At this one-night-only event, veterans will share their stories through music and visual art in the lobby and through poetry, oral storytelling and letters on stage.
Veterans created some of the artwork in their own homes, but most of the pieces on display at the event were created at the Fargo VA with Dr. Norton and Kim Douglas, an art therapist at the facility — particularly the poignant masks that will be on display in the exhibit.
“The VA has been trying to incorporate more art opportunities for a long time,” Douglas says. “Art and music access the deep, nonverbal part of the brain (where trauma is stored). Being able to create and externalize that bodily sensation into a piece of art or a piece of music can make it easier to process and heal.”
Masking the struggle
Steven Fraase is one of many veterans with a mask on display at the event. For years, he wanted the name on his mask to remain anonymous. But as the years have passed, “soldierly bravado has faded,” he says.
“It has been a truly humbling experience to admit to my fellow soldiers that I have suffered,” says Fraase, who struggles with PTSD. “Even more humbling, as I’ve come to know, (is) that they also have suffered.”
Fraase’s mask in the show has one hand over the mouth and one over the eye to “keep my demons in,” he says.
Fraase tried several treatment options for PTSD from the VA, but the mask project was different.
“I connected with it. I felt I could express to others, share my struggle,” he says. “The mask is a perfect metaphor for veterans and non-veterans struggling with PTSD. It’s an important step to be able not only to recognize one’s feelings, but to be able to share them in some form with others.”
Fraase has found it difficult to be vulnerable, but “art has always been one of my best ways to offer a look at that vulnerability without fully stepping out from behind the front I wear daily,” he says.
“I hope that people understand that although many wear a brave face, their struggle is never far from the surface, even years after an event has changed them,” he adds.
Warrior Words workshop
Other veterans will share their stories through writing at the event, including veterans who wish to participate in the Warrior Words workshop from 9 a.m. to noon Nov. 7 at Atomic Coffee.
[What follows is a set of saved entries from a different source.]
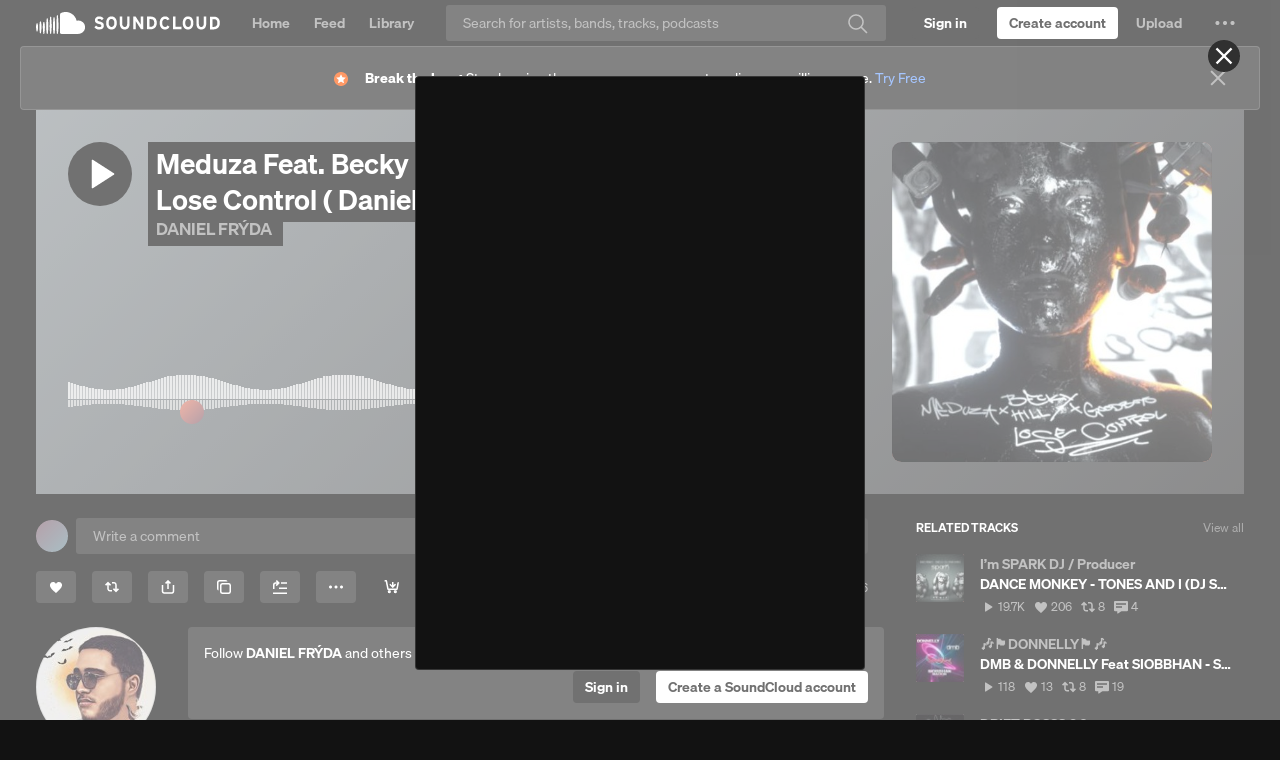

--- FILE ---
content_type: text/html; charset=utf-8
request_url: https://www.google.com/recaptcha/api2/aframe
body_size: 268
content:
<!DOCTYPE HTML><html><head><meta http-equiv="content-type" content="text/html; charset=UTF-8"></head><body><script nonce="iSqJYLSQDMxEM4W1UstQOA">/** Anti-fraud and anti-abuse applications only. See google.com/recaptcha */ try{var clients={'sodar':'https://pagead2.googlesyndication.com/pagead/sodar?'};window.addEventListener("message",function(a){try{if(a.source===window.parent){var b=JSON.parse(a.data);var c=clients[b['id']];if(c){var d=document.createElement('img');d.src=c+b['params']+'&rc='+(localStorage.getItem("rc::a")?sessionStorage.getItem("rc::b"):"");window.document.body.appendChild(d);sessionStorage.setItem("rc::e",parseInt(sessionStorage.getItem("rc::e")||0)+1);localStorage.setItem("rc::h",'1765039394602');}}}catch(b){}});window.parent.postMessage("_grecaptcha_ready", "*");}catch(b){}</script></body></html>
All veterans who attend the free workshop will have the opportunity to share their work at on stage at the event that evening.
Warrior Words is facilitated by local veteran Tony Albright through the Red River Valley Writing Project and is “designed to help veterans share their stories in a comfortable setting and prepare works for public performance in collaboration with other veterans,” Albright says. No registration is required.
Overall, “Healing Warriors: Our Stories” is an opportunity to give local veterans a platform to raise awareness of the inner battles they face every day long after they’ve returned from war.
“This (event) is something that is needed,” Douglas says. “We need to continue to provide acceptance and conversation between veterans and civilians.”
If you go
What: Healing Warriors: Our Stories
When: 7:30 p.m. Wednesday, Nov. 7. Doors open at 7 p.m.
Where: Gaede Stage in MSUM’s Roland Dille Center for the Arts
Cost: Free, but registration on mnstate.edu/tickets is encouraged due to limited seating. This event is recommended for mature audiences.